The full set of entries below, restated word for word and stripped of images, is the expected result.

**Dataset items**
=== Section Start ===
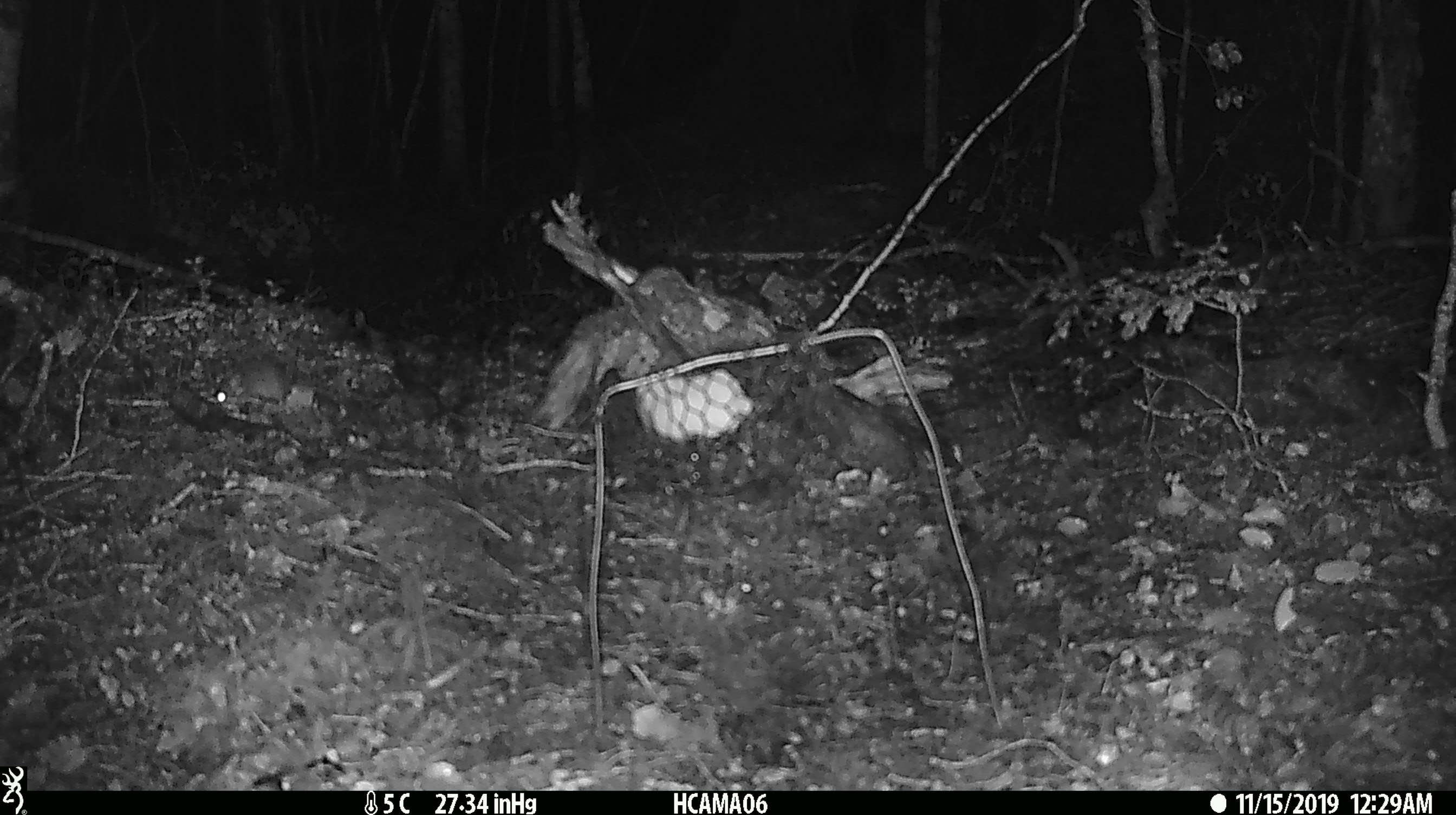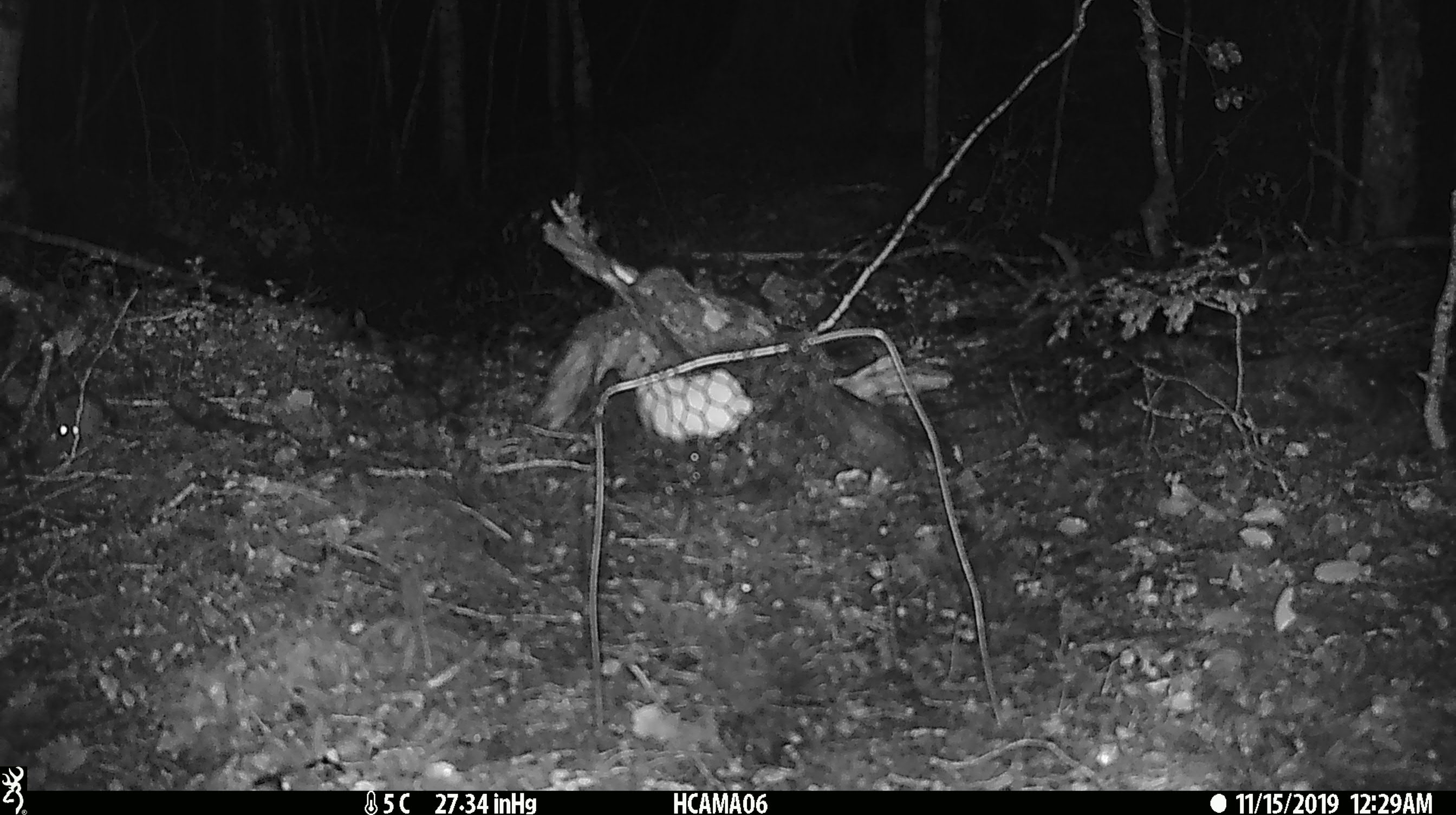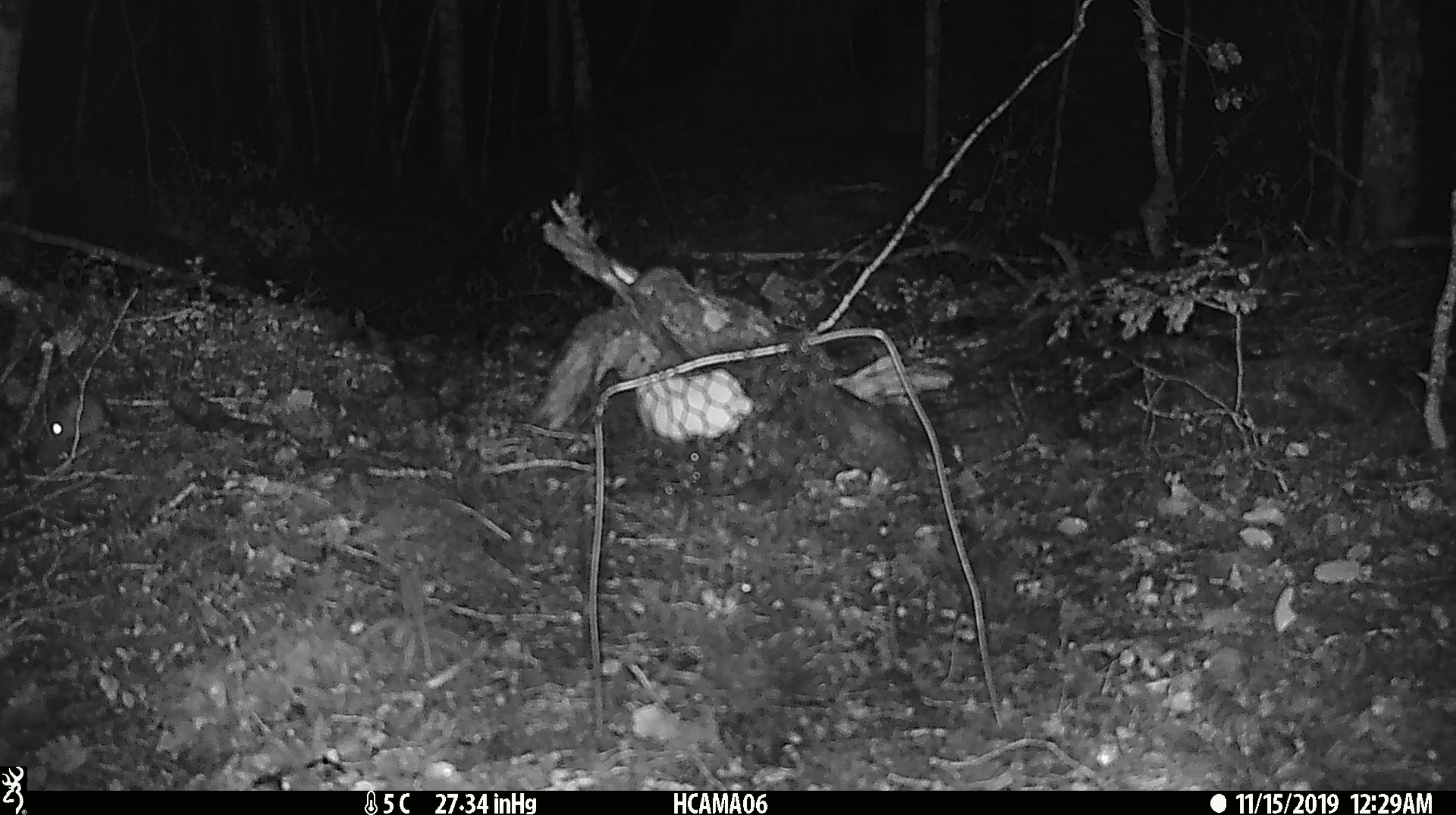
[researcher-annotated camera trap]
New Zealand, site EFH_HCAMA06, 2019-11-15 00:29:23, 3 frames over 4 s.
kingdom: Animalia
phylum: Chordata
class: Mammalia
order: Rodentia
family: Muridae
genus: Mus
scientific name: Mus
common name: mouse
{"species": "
=== Section End ===
**Reply**
[researcher-annotated camera trap]
New Zealand, site EFH_HCAMA06, 2019-11-15 00:29:23, 3 frames over 4 s.
kingdom: Animalia
phylum: Chordata
class: Mammalia
order: Rodentia
family: Muridae
genus: Mus
scientific name: Mus
common name: mouse
{"species": "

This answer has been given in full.